··· TEXTAUSZUG

Besonders viel verspreche ich mir von bestimmten Nischen. Zum Beispiel bei Spezialfahrrädern für Menschen mit Behinderungen, wie sie Van Raam anbietet. Und in Segmenten wie bei den E-Rennrädern, E-Gravelbikes und E-Lastenfahrrädern gibt es noch viel Steigerungspotenzial. In New York City darf zum Beispiel ein Gespann aus Fahrrad und Anhänger zusammen 16 Fuß lang sein. Bloom unterstützt gerade ein Unternehmen, das ein solches E-Bike herstellt. Dessen Ladekapazität beträgt unglaubliche 350 Kilogramm. Ziemlich beeindruckend. Traditionell sind wir ziemlich stark in Bereichen wie Software, KI und maschinelles Lernen. Aus dieser Richtung könnten ebenfalls künftig mehr Innovationen kommen.
Wie steht es deiner Meinung aktuell um das E-Bike-Fahren in den USA?
Aus meiner Sicht sind wir auf einem richtig guten Weg. In den urbanen Regionen entdecken immer mehr Menschen das E-Bike als tolle Wahl für das Pendeln zur Arbeit. Parallel dazu entsteht immer mehr Fahrradinfrastruktur. Entscheidend wird sein, dass sichere Fahrradabstellplätze hinzukommen. Genau wie ausreichend Möglichkeiten zum Laden von Akkus. Wenn uns das gelingt, wird sich der Aufschwung weiter fortsetzen.
Woran hapert es noch?

······

*DEINE AUFGABE*
Führe den Textauszug über E-Bikes in den USA nach seinem letzten Satz fort.

··· ÜBUNGSDATEN

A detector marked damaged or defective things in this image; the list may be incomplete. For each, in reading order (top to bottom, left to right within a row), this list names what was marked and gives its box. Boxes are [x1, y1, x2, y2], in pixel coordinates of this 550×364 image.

······
··· ÜBUNGSDATEN

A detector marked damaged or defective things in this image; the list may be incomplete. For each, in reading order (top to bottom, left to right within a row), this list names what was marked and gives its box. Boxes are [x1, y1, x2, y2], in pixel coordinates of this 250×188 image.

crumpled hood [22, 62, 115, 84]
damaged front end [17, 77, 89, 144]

······

*ANTWORTFELD*
Nun, in den USA steckt das Leasing von E-Bikes noch absolut in den Anfängen. In Europa macht es dagegen längst einen großen Teil des Geschäfts aus. In den USA haben Defizite bei der Finanzierung, der Versicherung und dem Verbraucherbewusstsein die Akzeptanz gebremst, aber es gibt ein großes Wachstumspotenzial. Und die vielen Billigprodukte bereiten mir Sorge. Ich befürchte, viele Leute kaufen solche E-Bikes, fahren damit eine Weile und verabschieden sich wieder davon, weil es schon irgendwie Spaß gemacht hat, aber dann doch nicht wirklich zufriedenstellend war. Steigen sich danach auf etwas Hochwertigeres um, perfekt. Aber falls sie sagen, ok, ich habe ein E-Bike ausprobiert und wechsle jetzt doch wieder zurück auf das Auto, wäre das fatal.
Was unterscheidet den Markt in den USA von Europa derzeit?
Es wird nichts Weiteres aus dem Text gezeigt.